反抗?阿桃惨笑,三十年前,我爹带头反抗,结果全村人被老槐树缠住,皮肤一寸寸脱落,最后都变成了树的一部分。从那以后,没人敢说不。
祠堂外传来嘈杂的脚步声,差役们在砸门。阿桃抓起桌上的青铜烛台:跟我来,有条密道能出去。
她推开供桌后的屏风,露出条向下的石阶,壁上嵌着盏油灯,灯芯是用头发拧的。
这密道通向后山。阿桃走在前面,出了镇子往北三十里,有个尼姑庵,庵主是我表姐,她能帮你。
石阶尽头是个土洞,洞口爬满荆棘。阿桃扒开荆棘,突然停下:等等。
她从怀里掏出个小瓷瓶,倒出些红色粉末撒在洞口:这是我男人留下的,说是老槐树的克星。

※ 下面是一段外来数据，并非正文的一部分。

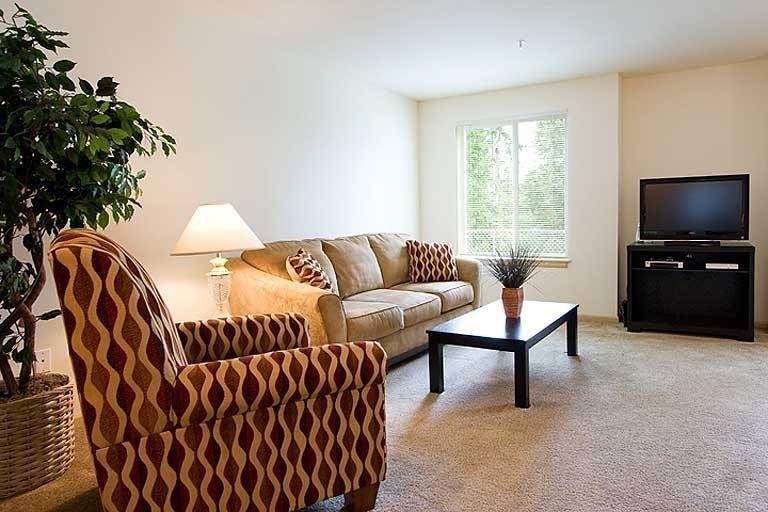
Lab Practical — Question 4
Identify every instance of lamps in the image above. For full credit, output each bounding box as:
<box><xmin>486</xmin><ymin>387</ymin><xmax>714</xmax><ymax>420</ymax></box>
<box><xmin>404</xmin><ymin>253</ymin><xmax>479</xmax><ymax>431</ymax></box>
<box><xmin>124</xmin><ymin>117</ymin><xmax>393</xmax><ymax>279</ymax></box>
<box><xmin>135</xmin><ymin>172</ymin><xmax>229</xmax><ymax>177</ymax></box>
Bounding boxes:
<box><xmin>169</xmin><ymin>202</ymin><xmax>267</xmax><ymax>319</ymax></box>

我们刚钻出土洞,就听见祠堂那边传来一声巨响。回头望去,祠堂的门楣断裂,老槐树的根须像无数条蛇,从地里钻出来,缠住了几个差役。
快走!阿桃拽着我往山上跑,老槐树醒了!
山风呼啸,我听见身后传来凄厉的惨叫,夹杂着血肉撕裂的声音。阿桃跑得上气不接下气:过了前面的鹰嘴崖,就安全了......
话音未落,她突然停下,指着前方:你看!
鹰嘴崖边的悬崖下,躺着具尸体,穿着皂衣,正是昨日那个差役。他的皮肤被剥得干干净净,贴在悬崖壁上,像张巨大的红毡。血肉则被和进了泥土,堆成个小丘,上面开着朵妖艳的红杜鹃。
那是......
去年的祭品。阿桃的声音发颤,每年被选中的人,都会被带到这里,剥皮做毡,和肉成泥。这张毡子挂在悬崖上,能挡煞气。
我胃里一阵翻涌,差点吐出来。
远处传来马蹄声,阿桃脸色骤变:是镇民!他们追上来了!
她把我往前一推:你往北跑,我去引开他们!记住,千万别回头!
我抓住她的手:一起走!
来不及了!阿桃甩开我的手,从怀里掏出把匕首,你帮我杀了老槐树,替全镇人赎罪!
她转身往回跑,我望着她的背影,突然看见她的后颈处有块红斑,形状像朵杜鹃花——和悬崖上的红杜鹃一模一样。
阿桃!我喊了一声,却被山风吹散。
我咬咬牙,转身往北跑去。身后传来阿桃的尖叫,然后是血肉撕裂的声音,接着是老槐树的笑声,像无数人在合唱:再来一个......再来一个......
第三章 尼姑庵·血杜鹃
我在山林里跑了整整一夜,直到双腿麻木才停下。
晨雾弥漫,四周都是陌生的树木,根本辨不清方向。我摸出怀里的族谱,纸张已经被汗水浸得发皱,最后一页的正德二年画像旁,多了行新鲜的血字:你在找的答案,在尼姑庵。
阿桃说的表姐,会是解开谜团的关键吗?
又走了半个时辰,我听见潺潺的水声。循声而去,见条小溪从山涧流过,溪边长着丛杜鹃花,花瓣红得像血。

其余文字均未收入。